ZADANIE: Jakie wymiary telefonu podaje test Nokii X Dual SIM?

*** PODANY FRAGMENT ***

Nokia X Dual SIM — test telefonu Nokii z Androidem

Nokia z Androidem — kolorowa zagadka, przez niektórych traktowana jako abominacja. Model ten zaprezentowany został w lutym, podczas MWC i nieźle namieszał w smartfonowym światku. Nokię X od dwóch tygodni można kupić w Polsce, ale czy warto?

Nokia X Dual SIM — test telefonu Nokii z Androidem

14.04.2014 | aktual.: 14.04.2014 22:18

  • Slider item
  • Slider item
[1/2]

Moment wyjęcia Nokii X z pudełka przypomniał mi, jak to w jednej z ostatnich klas podstawówki w końcu dostałam w swoje ręce „żarówiaste” markery. Wtedy była to nie lada frajda, ale teraz… Kolor oznaczony przez producenta jako bright red jest na granicy fosforyzującego, a dołączone do urządzenia słuchawki wcale nie prezentują się gorzej. Urządzenie ma wymiary 115,5×63×10,4 mm, a przez grubość i kształt kojarzy się, niestety, z cegłą. Obudowa w dotyku sprawia bardzo ciekawe wrażenie i można wyczuć, że to nie jest byle jakie tworzywo. Nie potwierdzają tego niestety próby zarysowania powierzchni obudowy różnymi przedmiotami, z którymi może mieć styczność w damskiej torebce, jak klucze czy portfel z metalowym wykończeniem. Ekran wyszedł z kontaktu z tymi przedmiotami bez szwanku.

*** DOSTARCZONE DANE ***

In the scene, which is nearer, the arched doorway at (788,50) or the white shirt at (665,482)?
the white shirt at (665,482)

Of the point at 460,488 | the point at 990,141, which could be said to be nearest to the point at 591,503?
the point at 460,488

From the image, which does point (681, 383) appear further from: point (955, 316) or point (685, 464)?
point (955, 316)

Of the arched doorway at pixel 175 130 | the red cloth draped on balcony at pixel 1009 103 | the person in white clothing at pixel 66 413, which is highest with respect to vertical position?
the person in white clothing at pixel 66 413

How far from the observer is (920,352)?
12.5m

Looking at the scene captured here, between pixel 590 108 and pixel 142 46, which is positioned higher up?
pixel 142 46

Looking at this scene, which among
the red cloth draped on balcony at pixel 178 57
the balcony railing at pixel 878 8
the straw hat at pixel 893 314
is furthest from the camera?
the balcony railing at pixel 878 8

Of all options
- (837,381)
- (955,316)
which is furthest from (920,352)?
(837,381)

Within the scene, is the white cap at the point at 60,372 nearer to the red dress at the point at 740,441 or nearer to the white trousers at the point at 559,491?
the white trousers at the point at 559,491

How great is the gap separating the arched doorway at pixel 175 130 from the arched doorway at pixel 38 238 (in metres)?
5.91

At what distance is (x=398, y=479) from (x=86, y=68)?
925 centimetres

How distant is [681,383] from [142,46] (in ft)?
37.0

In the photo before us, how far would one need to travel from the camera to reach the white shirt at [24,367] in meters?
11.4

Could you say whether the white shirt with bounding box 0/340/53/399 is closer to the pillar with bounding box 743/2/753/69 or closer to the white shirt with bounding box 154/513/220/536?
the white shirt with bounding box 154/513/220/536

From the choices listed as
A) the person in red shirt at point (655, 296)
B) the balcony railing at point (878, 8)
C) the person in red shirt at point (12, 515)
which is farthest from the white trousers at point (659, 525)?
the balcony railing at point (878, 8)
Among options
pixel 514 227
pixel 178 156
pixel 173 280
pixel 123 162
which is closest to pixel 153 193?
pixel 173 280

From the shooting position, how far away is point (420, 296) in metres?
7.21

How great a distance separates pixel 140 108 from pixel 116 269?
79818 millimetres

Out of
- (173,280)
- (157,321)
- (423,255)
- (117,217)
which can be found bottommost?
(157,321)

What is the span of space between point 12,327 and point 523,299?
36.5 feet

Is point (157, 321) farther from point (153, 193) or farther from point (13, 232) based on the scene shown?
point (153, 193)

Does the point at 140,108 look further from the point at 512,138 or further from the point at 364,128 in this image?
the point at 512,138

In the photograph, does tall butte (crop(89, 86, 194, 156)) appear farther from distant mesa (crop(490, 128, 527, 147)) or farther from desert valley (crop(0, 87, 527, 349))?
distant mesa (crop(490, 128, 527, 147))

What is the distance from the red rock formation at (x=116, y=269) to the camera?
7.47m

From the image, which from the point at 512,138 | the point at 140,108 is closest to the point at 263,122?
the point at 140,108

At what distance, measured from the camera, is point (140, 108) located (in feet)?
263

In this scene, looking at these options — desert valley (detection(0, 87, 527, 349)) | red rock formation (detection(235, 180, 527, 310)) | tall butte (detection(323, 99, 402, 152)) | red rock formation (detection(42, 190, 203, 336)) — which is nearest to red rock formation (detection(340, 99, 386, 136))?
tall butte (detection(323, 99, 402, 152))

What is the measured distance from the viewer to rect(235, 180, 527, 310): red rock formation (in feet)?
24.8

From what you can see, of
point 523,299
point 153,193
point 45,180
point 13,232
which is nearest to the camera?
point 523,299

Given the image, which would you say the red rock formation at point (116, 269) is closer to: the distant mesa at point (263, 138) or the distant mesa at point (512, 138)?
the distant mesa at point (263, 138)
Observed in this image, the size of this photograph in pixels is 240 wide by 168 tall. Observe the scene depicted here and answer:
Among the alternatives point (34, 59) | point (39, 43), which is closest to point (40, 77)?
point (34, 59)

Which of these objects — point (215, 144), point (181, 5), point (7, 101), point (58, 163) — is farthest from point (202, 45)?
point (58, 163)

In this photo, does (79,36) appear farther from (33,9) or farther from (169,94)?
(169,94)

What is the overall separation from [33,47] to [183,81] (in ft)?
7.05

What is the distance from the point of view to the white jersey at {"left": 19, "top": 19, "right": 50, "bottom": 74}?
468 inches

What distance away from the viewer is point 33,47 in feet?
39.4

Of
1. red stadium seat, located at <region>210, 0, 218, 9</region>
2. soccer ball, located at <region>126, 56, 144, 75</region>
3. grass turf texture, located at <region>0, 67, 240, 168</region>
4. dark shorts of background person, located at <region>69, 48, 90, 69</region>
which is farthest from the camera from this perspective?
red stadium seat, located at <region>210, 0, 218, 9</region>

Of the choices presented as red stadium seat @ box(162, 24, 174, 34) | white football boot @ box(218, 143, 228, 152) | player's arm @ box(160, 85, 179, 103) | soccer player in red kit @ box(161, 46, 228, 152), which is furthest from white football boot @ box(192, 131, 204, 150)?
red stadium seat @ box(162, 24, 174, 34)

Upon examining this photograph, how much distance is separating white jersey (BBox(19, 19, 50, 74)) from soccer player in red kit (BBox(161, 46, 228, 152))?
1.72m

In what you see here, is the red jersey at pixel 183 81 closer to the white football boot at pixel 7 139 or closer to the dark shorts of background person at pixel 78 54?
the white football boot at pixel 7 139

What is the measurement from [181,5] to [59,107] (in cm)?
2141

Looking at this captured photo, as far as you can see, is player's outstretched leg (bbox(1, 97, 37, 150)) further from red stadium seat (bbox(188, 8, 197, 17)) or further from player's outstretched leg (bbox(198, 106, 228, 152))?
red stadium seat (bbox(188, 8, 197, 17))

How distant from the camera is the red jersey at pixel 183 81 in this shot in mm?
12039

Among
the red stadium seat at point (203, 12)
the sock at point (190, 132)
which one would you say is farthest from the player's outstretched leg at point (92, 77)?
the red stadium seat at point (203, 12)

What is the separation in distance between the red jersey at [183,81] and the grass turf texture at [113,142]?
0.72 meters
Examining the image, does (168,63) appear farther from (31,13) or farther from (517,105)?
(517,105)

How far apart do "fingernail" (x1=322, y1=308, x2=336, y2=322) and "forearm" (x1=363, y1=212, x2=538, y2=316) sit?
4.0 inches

***

WYNIK ZADANIA: 115,5×63×10,4 mm.